====== Document segment ======

# Anti-gravity in an infinite lattice of point masses

Another interesting infinite lattice problem I found while watching a physics documentary.

Imagine an infinite square lattice of point masses, subject to gravity. The masses involved are all $m$ and the length of each square of the lattice is $l$.

Due to the symmetries of the problem the system should be in (unstable) balance.

What happens if a mass is removed to the system? Intuition says that the other masses would be repelled by the hole in a sort of "anti-gravity".

• Is my intuition correct?
• Is it possible to derive analytically a formula for this apparent repulsion force?
• If so, is the "anti-gravity" force expressed by $F=-\frac{Gm^2}{r^2}$, where $r$ is the radial distance of a point mass from the hole?

Edit:

Video here (start at 7min): http://www.disclose.tv/action/viewvideo/45729/Stephen_Hawking__The_Story_of_Everything_pt_2_9/

-
Interesting question! :) –  Noldorin Dec 23 '10 at 16:17
I think it should be correct because of superposition principle, but the sign of force might be positive. –  hwlau Dec 23 '10 at 16:28
The question is if the vector sum of all forces converge to 0 or diverge, if it diverges the question is meaningless. –  user1708 Dec 23 '10 at 16:35
@kalle43: the force on a point goes to zero as $o(r^{-2})$ as r->infinity, so the sum should converge –  Sklivvz Dec 23 '10 at 16:41
@Sklivvz: That's not considering it rigourously enough. This is quite a mathematically challenging question, and involves the Euler-Maclaurin formula for sums. –  Noldorin Dec 23 '10 at 16:46

I think that your initial intutiion is right--before the point particle is removed, you had (an infinite set of) two $\frac{G\,m\,m}{r^{2}}$ forces balancing each other, and then you remove one of them in one element of the set. So initially, every point particle will feel a force of $\frac{G\,m\,m}{r^{2}}$ away from the hole, where $r$ is the distance to the hole. An instant after that, however, all of the particles will move, and in fact, will move in such a way that the particles closest to the hole will be closer together than the particles farther from the hole. The consequence is that the particles would start to clump in a complicated way (that I would expect to depend on the initial spacing, since that determines how much initial potential energy density there is in the system)

======

§ **Work required**: List every bulleted question that the post on anti-gravity in an infinite lattice of point masses poses.

====== Raw records ======

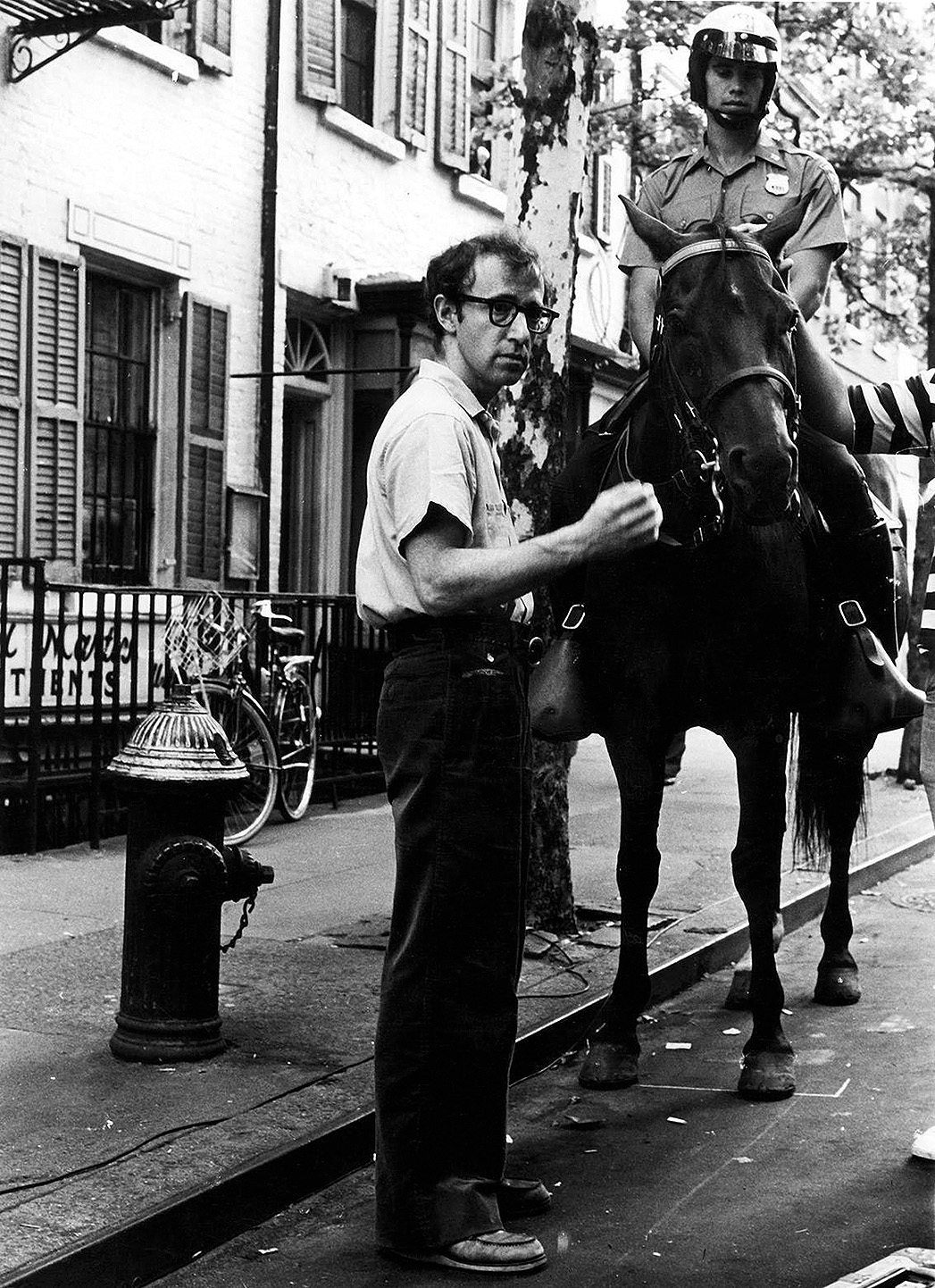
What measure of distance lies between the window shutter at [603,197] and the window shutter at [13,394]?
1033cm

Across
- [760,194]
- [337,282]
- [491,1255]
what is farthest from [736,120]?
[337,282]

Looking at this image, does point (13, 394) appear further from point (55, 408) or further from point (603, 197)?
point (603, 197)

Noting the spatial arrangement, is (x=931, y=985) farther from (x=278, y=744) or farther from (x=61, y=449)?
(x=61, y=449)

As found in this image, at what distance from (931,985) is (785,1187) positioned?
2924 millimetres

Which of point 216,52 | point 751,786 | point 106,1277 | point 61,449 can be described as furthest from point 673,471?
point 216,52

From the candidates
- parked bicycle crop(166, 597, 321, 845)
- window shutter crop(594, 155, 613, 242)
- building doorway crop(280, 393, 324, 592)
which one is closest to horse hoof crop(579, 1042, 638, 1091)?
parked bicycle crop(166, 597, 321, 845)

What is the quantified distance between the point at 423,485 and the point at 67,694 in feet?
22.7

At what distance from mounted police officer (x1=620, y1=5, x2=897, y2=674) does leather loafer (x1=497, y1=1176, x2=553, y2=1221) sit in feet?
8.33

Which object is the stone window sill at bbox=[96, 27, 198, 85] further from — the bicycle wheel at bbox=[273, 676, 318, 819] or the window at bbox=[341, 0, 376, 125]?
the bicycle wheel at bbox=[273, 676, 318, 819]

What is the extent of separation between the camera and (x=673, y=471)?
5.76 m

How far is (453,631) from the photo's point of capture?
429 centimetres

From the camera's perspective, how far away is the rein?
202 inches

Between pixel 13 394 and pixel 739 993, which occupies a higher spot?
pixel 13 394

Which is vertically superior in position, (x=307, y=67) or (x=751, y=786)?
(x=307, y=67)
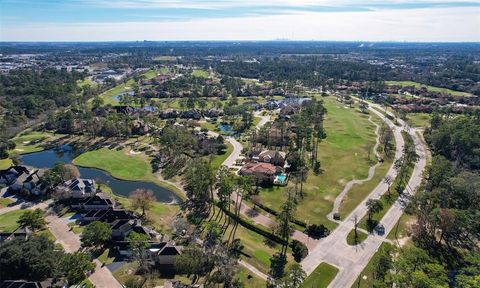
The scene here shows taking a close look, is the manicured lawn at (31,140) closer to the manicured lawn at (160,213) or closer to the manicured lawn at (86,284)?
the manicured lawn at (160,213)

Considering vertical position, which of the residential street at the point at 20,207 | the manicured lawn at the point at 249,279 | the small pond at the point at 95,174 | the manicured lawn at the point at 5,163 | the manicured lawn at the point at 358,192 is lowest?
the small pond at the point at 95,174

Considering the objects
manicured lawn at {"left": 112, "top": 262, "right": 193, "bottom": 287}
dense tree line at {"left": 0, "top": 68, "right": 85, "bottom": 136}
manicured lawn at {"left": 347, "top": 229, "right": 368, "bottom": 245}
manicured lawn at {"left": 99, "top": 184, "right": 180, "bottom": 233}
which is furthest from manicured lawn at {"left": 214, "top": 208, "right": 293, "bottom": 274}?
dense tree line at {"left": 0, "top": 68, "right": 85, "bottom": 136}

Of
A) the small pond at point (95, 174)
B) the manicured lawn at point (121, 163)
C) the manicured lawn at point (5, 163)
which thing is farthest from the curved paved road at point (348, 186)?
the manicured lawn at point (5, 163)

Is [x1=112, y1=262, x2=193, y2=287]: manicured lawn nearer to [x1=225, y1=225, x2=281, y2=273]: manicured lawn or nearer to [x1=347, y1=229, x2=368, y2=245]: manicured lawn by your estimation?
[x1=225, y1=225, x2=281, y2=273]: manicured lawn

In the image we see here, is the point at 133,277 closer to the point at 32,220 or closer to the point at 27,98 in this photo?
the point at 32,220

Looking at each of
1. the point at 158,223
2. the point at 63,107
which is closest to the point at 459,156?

======

§ **Written response**:
- Is my intuition correct?
- Is it possible to derive analytically a formula for this apparent repulsion force?
- If so, is the "anti-gravity" force expressed by $F=-\frac{Gm^2}{r^2}$, where $r$ is the radial distance of a point mass from the hole?